On stage, the new songs are mixed in with what Sting calls 'tertiary Police material' and played by his band of highly rated jazz rockers from New York. The power and potency of the rhythm section - Weather Report's Omar Hakim on drums and Daryl Jones from Miles Davis' latest band on bass - are neatly balanced by the more thoughtful playing of Kenny Kirkland on keyboards and the supreme sax playing of Branford Marsalis.

Sting has never hidden his pre-Police jazz rock roots with local Newcastle combo Last Exit, among others, and it's not surprising that two of his earliest compositions - 'Low Life' and 'I Burn For You' - are among the most enlightening numbers on the set. But it's his version of 'Roxanne', alone apart from a poignant soprano sax solo from Branford, that leaves the lasting impression.

Sting plays a largely inaudible rhythm guitar and makes very little musical contribution to the show. He certainly doesn't try to interfere with the band, but his presence is enough to remind them exactly what kind of a legend they are playing with, and they seldom cut loose to the extent they are capable of.

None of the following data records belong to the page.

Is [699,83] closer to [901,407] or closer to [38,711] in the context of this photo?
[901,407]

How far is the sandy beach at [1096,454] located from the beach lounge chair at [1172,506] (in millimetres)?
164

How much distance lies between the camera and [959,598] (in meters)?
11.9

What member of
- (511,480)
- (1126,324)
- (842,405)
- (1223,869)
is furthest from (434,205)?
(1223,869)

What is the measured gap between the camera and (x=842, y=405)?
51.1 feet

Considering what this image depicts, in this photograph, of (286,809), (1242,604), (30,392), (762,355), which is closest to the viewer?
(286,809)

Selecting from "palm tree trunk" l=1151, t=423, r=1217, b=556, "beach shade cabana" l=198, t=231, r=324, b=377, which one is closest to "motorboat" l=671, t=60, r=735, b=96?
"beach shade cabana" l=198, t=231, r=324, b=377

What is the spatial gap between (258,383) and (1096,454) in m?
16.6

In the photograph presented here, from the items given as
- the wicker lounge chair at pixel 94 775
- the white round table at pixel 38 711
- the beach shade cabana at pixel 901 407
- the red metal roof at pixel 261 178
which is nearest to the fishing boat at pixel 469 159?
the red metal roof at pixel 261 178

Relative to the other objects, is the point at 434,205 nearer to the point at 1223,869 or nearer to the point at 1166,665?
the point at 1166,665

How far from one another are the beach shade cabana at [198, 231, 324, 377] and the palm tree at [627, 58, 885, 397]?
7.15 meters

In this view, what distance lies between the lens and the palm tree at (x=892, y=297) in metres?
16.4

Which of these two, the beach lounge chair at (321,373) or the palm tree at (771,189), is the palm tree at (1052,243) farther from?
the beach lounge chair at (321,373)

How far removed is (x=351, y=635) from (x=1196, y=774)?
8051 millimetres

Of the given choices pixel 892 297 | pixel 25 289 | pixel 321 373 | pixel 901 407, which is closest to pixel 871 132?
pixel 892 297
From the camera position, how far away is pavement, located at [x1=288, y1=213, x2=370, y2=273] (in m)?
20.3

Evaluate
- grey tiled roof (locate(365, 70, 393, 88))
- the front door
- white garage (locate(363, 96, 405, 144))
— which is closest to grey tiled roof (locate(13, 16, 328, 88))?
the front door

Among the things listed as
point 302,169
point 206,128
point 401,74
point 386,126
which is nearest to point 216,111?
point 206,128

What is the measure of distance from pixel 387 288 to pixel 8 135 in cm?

This is particularly noticeable early on in the show. 'Shadows In The Rain', 'Driven To Tears' and 'One World', together with its new twin 'Love Is The Seventh Wave', sound brisk but carefully arranged. Both 'Children's Crusade' and 'We Work The Black Seam' have genial Sting melodies although both stem directly from 'Synchronicity' tracks. In fact, only the cool swing of 'Consider Me Gone' and 'Moon Over Bourbon Street' are unfamiliar enough to make you wonder how they'd sound with Stewart and Andy.

In so far as Sting's avowed aim is simply to present his music in a different setting, the show was a resounding success. The difference was generally intriguing enough to make direct comparisons with the Police invidious. And it will certainly be amusing to see how the sectarian American radio stations try to cope with some defiantly black music sung by a defiantly white singer. The pop stations will have no scruples over playing it but will the black stations be able to overcome their own prejudices?

Sting may well be enjoying showing off his roots but, as he's already discovered, blondes have more fun.